Forensic Files, Family Fueds and Funerals 2

If someone were to stop any mother or father on a street and asked them just what they considered to be the most important innovation in travel, most would probably say seatbelts, airbags, and individualized entertainment screens on long distance airlines.  As a result of their creation, childcare suddenly ceased to become an issue since children no longer looked to you for onboard entertainment.  Nor did they look to each other for nonstop bickering to help them pass the time.  Everyone’s needs were tended to and one could safely say that a certain sense of harmony reigned throughout the cabin.  Only the most unsuspecting advances in technology have made the world a better place.

     I actually came upon my first personal IFE screen on an Air France flight I took all by myself, without my daughters, that is, so I couldn’t fully exploit all of its benefits.  Iberia was sorely behind the times in this department and it seemed that its only in-flight entertainment they were offering was a chance to watch the duty-free cart get pushed up and down the aisle.

       It wasn’t until a Delta flight, just like the one we was on now, that this dream was fully realized.  In part.  My girls were ecstatic about plopping on their headsets and crossing the ocean to the joy of watching endless episodes of Glee.  They could barely contain their emotions.  Neither could I.  We hugged each effusively, but for very different reasons.  Then, came the “in part” part of the story.  It turned out that some of the individual systems weren’t working so the flight attendant announced they would be resetting the system to see if all would return to normal.  I could immediately sense where this was taking us all.  I wanted to stand up and scream “Don’t do it! This isn’t a goddamn bowling alley!  Resetting doesn’t do anything!”

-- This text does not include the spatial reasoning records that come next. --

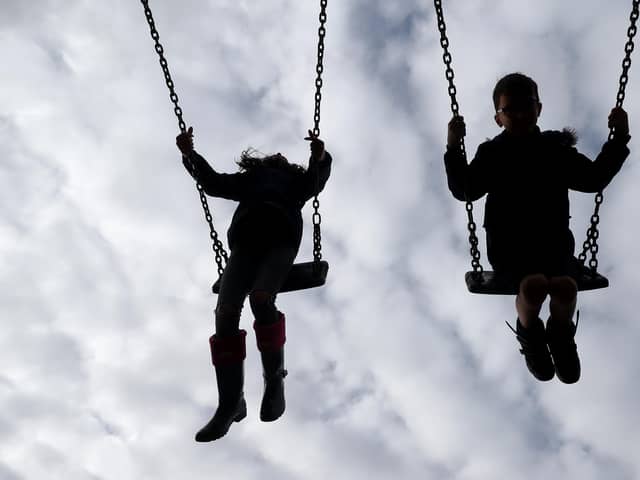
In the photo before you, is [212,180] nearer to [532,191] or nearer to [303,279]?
[303,279]

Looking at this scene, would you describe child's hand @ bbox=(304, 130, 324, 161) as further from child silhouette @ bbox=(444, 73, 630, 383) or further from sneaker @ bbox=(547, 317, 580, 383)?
sneaker @ bbox=(547, 317, 580, 383)

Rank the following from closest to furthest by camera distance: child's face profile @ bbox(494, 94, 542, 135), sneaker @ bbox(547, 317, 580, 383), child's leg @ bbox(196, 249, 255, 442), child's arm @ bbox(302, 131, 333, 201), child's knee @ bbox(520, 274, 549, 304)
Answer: child's knee @ bbox(520, 274, 549, 304) < sneaker @ bbox(547, 317, 580, 383) < child's face profile @ bbox(494, 94, 542, 135) < child's leg @ bbox(196, 249, 255, 442) < child's arm @ bbox(302, 131, 333, 201)

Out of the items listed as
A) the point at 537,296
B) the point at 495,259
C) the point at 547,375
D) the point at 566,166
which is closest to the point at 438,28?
the point at 566,166

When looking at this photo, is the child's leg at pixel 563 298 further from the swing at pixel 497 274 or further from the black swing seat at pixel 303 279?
the black swing seat at pixel 303 279

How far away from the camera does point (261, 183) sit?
4.88m

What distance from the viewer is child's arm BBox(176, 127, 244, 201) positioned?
4.95 m

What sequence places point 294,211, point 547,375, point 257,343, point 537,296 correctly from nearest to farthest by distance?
point 537,296
point 547,375
point 257,343
point 294,211

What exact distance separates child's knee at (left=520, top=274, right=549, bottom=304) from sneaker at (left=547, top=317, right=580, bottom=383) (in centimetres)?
26

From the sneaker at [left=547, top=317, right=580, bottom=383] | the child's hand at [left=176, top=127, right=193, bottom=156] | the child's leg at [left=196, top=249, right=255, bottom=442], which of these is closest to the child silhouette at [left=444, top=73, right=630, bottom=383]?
the sneaker at [left=547, top=317, right=580, bottom=383]

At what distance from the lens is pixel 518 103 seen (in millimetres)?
4090

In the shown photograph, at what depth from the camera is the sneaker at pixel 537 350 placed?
3922 mm

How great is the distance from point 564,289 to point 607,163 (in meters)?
0.86

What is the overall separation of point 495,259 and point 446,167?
1.97 ft

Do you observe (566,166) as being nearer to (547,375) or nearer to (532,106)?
(532,106)
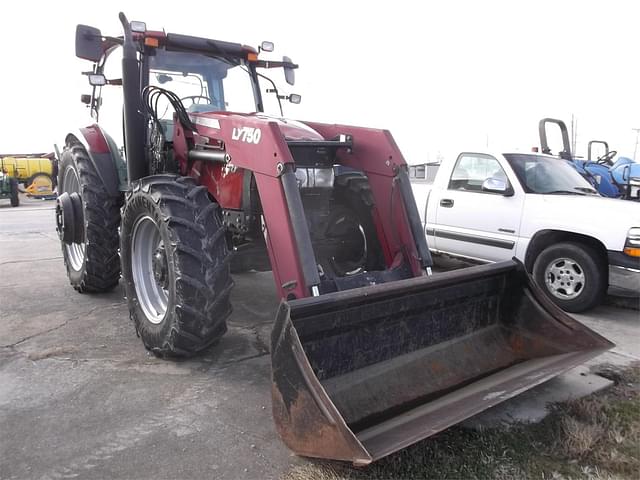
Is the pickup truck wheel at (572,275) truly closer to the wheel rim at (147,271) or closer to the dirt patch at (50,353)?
the wheel rim at (147,271)

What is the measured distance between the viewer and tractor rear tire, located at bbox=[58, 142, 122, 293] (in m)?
5.16

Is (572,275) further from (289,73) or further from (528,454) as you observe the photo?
(289,73)

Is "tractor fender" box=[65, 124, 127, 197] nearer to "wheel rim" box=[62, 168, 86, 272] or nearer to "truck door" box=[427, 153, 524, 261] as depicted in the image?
"wheel rim" box=[62, 168, 86, 272]

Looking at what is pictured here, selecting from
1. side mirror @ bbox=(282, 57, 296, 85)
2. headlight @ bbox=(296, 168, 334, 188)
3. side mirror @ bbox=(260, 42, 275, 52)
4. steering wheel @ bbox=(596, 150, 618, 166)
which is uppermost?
side mirror @ bbox=(260, 42, 275, 52)

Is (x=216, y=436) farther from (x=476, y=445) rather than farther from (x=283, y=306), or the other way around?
(x=476, y=445)

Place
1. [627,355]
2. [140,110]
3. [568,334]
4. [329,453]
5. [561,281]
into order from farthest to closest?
[561,281] < [140,110] < [627,355] < [568,334] < [329,453]

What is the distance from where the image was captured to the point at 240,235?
4145 millimetres

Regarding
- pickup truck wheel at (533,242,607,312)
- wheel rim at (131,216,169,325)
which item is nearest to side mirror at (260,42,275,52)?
wheel rim at (131,216,169,325)

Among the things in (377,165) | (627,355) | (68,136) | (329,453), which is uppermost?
(68,136)

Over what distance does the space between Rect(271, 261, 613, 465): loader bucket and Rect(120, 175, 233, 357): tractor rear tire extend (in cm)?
96

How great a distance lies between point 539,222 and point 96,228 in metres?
4.78

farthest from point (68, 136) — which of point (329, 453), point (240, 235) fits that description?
point (329, 453)

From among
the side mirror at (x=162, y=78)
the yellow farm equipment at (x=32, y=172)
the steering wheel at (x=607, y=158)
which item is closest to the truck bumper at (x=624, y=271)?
the side mirror at (x=162, y=78)

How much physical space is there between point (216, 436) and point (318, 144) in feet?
7.28
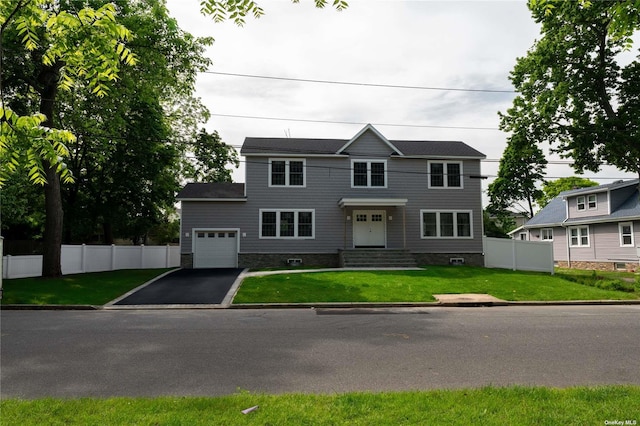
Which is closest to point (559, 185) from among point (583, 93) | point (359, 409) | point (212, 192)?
point (583, 93)

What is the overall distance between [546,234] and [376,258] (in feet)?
68.8

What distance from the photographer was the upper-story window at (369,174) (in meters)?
24.7

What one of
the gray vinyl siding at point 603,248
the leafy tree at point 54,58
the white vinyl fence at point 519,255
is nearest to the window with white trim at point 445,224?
the white vinyl fence at point 519,255

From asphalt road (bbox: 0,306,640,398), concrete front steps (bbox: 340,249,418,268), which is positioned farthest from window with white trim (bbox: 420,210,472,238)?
asphalt road (bbox: 0,306,640,398)

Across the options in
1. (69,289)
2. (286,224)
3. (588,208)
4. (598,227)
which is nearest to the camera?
(69,289)

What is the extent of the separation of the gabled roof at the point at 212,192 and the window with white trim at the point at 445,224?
1097 centimetres

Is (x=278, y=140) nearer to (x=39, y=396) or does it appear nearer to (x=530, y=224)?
(x=39, y=396)

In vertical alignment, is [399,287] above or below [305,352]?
above

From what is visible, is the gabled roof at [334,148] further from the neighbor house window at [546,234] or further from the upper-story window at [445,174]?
the neighbor house window at [546,234]

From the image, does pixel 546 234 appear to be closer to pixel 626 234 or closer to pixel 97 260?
pixel 626 234

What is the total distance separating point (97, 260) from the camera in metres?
22.8

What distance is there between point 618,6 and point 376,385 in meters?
5.59

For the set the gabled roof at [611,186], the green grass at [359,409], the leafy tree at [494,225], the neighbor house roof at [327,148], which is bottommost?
the green grass at [359,409]

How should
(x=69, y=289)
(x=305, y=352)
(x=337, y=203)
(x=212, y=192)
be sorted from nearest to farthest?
(x=305, y=352) < (x=69, y=289) < (x=337, y=203) < (x=212, y=192)
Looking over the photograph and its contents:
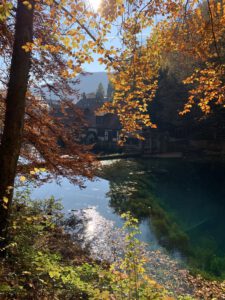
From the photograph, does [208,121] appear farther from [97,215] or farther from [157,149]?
[97,215]

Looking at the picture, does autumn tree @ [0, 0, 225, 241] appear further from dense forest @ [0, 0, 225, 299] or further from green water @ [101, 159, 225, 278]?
green water @ [101, 159, 225, 278]

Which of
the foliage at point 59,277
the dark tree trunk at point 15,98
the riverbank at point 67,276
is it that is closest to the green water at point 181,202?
the riverbank at point 67,276

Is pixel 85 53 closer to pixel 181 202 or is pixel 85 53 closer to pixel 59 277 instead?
pixel 59 277

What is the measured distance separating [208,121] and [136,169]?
1402 centimetres

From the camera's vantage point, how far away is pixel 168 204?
Answer: 17.9 meters

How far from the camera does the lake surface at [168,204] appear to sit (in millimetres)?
11258

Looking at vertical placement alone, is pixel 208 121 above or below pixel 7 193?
above

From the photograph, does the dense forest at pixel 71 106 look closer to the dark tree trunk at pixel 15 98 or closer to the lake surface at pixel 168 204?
the dark tree trunk at pixel 15 98

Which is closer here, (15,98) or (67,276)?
(67,276)

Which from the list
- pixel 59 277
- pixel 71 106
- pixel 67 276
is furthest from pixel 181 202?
pixel 67 276

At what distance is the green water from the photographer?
36.4ft

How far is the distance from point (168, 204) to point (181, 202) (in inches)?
48.6

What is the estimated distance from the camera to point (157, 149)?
4209 centimetres

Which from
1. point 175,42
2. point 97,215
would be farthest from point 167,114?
point 175,42
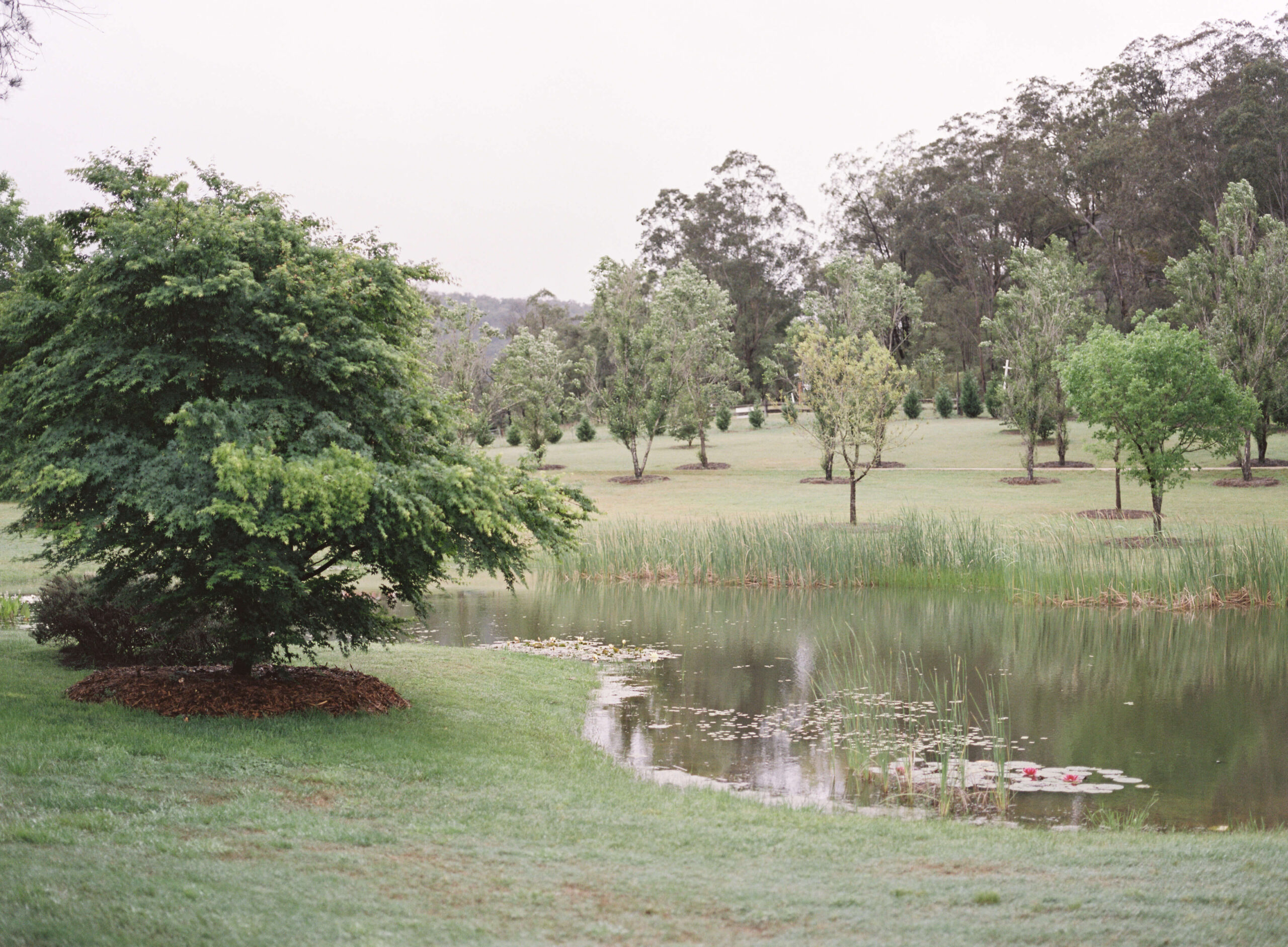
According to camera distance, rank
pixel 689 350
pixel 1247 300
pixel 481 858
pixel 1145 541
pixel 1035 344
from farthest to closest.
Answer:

       But I was wrong.  It did do something.  It turned off all the screens…for the remainder of the flight.  There were seven and a half hours left.  It ended up being one of the longest flights I could recall.  The plane moved forward so slowly, it thought it was going to have to stop to refuel in Newfoundland.  And, what was worse, not only were my daughters left with their personal IFE; they were pissed too.

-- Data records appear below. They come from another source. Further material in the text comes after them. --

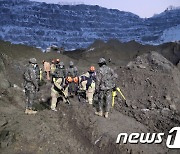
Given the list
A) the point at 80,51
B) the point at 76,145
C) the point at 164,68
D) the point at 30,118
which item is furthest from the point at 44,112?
the point at 80,51

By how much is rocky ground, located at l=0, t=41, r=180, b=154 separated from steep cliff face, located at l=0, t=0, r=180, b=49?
6.05m

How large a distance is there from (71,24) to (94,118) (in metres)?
17.9

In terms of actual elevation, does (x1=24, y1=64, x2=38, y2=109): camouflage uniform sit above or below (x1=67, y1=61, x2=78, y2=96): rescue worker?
above

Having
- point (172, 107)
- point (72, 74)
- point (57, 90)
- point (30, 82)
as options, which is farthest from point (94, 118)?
point (172, 107)

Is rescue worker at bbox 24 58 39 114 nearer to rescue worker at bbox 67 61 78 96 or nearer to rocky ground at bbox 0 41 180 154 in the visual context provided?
rocky ground at bbox 0 41 180 154

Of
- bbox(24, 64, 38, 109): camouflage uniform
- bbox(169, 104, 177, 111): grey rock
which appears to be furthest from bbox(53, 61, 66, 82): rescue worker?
bbox(169, 104, 177, 111): grey rock

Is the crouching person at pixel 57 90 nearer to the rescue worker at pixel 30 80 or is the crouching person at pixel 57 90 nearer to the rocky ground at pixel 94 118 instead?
the rocky ground at pixel 94 118

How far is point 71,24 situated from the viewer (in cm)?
2888

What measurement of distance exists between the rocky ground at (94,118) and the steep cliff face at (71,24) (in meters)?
6.05

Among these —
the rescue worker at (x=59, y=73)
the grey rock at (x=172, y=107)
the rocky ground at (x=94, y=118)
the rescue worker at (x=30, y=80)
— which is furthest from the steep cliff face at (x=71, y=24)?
the rescue worker at (x=30, y=80)

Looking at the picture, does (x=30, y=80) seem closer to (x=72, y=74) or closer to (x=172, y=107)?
(x=72, y=74)

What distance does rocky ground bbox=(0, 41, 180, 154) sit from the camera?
975cm

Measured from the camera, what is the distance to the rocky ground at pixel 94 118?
32.0 feet

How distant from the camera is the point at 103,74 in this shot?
38.3ft
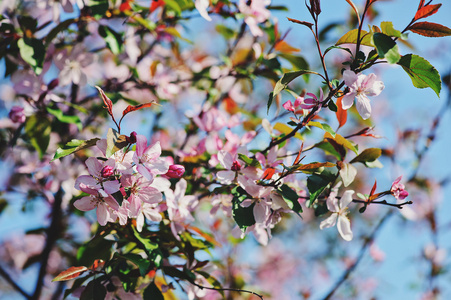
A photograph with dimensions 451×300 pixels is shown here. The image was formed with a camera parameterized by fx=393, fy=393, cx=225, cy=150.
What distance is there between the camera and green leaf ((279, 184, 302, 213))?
0.93 metres

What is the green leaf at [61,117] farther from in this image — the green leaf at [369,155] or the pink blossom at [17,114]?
the green leaf at [369,155]

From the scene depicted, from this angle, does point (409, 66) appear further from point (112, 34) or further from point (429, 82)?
point (112, 34)

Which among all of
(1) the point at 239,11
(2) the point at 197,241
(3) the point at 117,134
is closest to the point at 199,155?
(2) the point at 197,241

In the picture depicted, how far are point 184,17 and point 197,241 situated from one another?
0.88 meters

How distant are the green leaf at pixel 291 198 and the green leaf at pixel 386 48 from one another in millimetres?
374

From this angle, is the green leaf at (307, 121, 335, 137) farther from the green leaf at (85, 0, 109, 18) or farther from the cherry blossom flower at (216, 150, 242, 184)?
the green leaf at (85, 0, 109, 18)

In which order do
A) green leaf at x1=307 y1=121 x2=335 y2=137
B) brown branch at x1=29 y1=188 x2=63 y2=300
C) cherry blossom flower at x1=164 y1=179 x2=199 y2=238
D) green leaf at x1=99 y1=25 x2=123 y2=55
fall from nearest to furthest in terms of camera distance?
green leaf at x1=307 y1=121 x2=335 y2=137 → cherry blossom flower at x1=164 y1=179 x2=199 y2=238 → green leaf at x1=99 y1=25 x2=123 y2=55 → brown branch at x1=29 y1=188 x2=63 y2=300

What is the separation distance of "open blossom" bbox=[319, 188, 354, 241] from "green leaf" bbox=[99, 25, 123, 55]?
0.86 m

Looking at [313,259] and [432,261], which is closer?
[432,261]

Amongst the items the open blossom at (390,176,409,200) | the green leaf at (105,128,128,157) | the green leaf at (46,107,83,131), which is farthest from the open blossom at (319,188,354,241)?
the green leaf at (46,107,83,131)

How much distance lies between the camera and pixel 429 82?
2.77 ft

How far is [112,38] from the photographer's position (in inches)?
53.6

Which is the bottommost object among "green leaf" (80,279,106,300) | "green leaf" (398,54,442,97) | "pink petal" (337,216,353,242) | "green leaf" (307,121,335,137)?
"green leaf" (80,279,106,300)

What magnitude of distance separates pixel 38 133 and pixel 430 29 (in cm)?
118
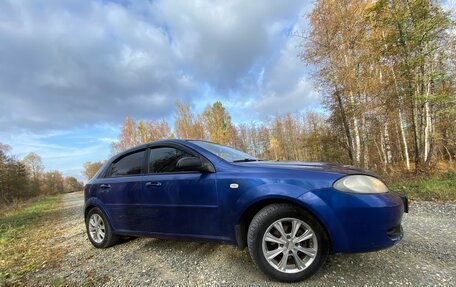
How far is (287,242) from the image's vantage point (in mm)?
2838

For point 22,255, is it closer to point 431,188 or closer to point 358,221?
point 358,221

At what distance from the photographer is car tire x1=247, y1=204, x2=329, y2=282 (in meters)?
2.76

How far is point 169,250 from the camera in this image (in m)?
4.17

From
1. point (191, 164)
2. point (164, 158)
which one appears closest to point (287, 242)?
point (191, 164)

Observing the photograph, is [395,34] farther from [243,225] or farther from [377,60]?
[243,225]

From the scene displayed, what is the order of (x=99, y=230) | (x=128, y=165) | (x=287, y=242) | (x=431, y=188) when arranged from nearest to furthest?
1. (x=287, y=242)
2. (x=128, y=165)
3. (x=99, y=230)
4. (x=431, y=188)

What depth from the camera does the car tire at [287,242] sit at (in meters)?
2.76

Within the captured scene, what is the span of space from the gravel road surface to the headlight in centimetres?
90

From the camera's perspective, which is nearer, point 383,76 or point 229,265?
point 229,265

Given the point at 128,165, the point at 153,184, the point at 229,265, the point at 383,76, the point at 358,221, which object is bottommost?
the point at 229,265

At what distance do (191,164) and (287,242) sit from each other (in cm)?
138

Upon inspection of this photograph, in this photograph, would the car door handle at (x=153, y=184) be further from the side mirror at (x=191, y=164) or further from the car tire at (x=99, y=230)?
the car tire at (x=99, y=230)

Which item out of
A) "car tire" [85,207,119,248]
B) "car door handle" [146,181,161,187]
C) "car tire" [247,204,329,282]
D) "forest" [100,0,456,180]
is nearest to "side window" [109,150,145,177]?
"car door handle" [146,181,161,187]

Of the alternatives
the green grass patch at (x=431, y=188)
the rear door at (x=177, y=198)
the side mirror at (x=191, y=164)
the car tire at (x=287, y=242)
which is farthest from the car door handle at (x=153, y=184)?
the green grass patch at (x=431, y=188)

        This time, there were no unpleasant surprises.  Everything pretty much worked the way you’d expect them to, except for maybe the fact the tactile screens were not what I would call particularly sensitive to human touch, and you had the feeling you were poking the person in front of you in the back of the neck.

         Aside from that, things went smoothly enough.  I picked up a few inspirational tips from TED TV, futilely tried to reign as champ of the in-cabin trivial game contest, and then settled down with some long documentaries.  One was about the eccentric managers of the Who, another told the story of a celebrated group of California sessions musicians in the 1960s known as the Wrecking Crew, and the last took us through the life of the now deceased film critic, Roger Ebert, who departed from this world after a long, painful, losing bout against cancer.  In the end, he couldn’t even speak.

           By the end, he couldn’t even speak.  I think, and I could swear this, the plane arrived before I had finished.